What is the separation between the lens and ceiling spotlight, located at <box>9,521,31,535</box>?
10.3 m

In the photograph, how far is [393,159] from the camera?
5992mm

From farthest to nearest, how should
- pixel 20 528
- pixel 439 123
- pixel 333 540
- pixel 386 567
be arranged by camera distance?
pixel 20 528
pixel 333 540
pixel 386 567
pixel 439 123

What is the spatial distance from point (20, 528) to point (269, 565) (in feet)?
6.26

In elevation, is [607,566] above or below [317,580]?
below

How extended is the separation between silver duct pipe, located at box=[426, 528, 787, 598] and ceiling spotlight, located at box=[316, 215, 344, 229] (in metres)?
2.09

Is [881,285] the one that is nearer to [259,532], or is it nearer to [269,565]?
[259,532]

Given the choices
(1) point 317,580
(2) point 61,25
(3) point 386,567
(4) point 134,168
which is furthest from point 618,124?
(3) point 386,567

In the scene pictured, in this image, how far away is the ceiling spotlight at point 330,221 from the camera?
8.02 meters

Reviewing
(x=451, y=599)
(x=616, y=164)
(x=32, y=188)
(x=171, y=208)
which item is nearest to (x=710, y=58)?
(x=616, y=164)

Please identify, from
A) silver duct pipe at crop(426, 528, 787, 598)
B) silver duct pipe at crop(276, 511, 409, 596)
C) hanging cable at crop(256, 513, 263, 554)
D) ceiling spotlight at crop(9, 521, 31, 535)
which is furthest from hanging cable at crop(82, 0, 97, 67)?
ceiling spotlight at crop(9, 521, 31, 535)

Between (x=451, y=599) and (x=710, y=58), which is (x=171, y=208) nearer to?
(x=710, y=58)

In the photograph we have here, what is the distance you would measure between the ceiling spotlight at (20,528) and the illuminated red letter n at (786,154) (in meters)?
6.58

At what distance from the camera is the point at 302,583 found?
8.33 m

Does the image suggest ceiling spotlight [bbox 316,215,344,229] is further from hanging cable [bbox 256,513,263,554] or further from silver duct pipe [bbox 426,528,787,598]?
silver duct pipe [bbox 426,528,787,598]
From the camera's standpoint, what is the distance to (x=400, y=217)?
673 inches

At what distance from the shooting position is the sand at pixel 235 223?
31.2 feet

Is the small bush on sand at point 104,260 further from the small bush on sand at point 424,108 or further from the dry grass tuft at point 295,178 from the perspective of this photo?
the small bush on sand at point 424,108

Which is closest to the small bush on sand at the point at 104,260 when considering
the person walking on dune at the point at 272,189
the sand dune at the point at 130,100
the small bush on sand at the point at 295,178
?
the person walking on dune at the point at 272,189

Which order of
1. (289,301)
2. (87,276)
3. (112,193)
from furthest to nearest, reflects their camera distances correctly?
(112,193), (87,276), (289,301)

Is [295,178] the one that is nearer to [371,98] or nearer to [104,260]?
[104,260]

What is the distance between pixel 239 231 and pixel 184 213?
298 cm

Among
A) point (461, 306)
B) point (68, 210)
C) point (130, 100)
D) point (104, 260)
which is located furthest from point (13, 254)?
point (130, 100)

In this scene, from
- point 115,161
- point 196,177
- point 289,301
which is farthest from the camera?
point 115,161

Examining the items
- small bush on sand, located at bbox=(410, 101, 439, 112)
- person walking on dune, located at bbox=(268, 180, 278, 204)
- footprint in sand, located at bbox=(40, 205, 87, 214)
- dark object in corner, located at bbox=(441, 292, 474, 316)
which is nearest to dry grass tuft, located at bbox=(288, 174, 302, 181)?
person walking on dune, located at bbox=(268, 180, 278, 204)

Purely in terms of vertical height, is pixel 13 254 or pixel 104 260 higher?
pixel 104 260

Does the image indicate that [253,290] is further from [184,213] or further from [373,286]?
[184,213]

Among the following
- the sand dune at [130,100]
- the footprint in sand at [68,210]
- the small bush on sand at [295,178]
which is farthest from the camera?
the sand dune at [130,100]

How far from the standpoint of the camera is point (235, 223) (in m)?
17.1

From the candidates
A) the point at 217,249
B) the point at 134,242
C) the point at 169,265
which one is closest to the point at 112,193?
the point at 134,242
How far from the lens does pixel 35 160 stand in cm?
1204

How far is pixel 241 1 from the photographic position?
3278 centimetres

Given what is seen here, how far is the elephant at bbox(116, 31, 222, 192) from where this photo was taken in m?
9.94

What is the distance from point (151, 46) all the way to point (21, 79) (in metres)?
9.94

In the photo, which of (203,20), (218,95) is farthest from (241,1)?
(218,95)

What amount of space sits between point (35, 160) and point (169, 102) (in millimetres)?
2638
★ ★ ★ ★ ★ ★ ★
* **Exercise goal**: Turn the lines of the listing above into a numbered list, from the line with "What amount of" through the end of the listing, both included, and skip any blank lines.

* **Problem solution**:
1. What amount of space sits between point (35, 160) and point (169, 102) (in millimetres)?
2. 2638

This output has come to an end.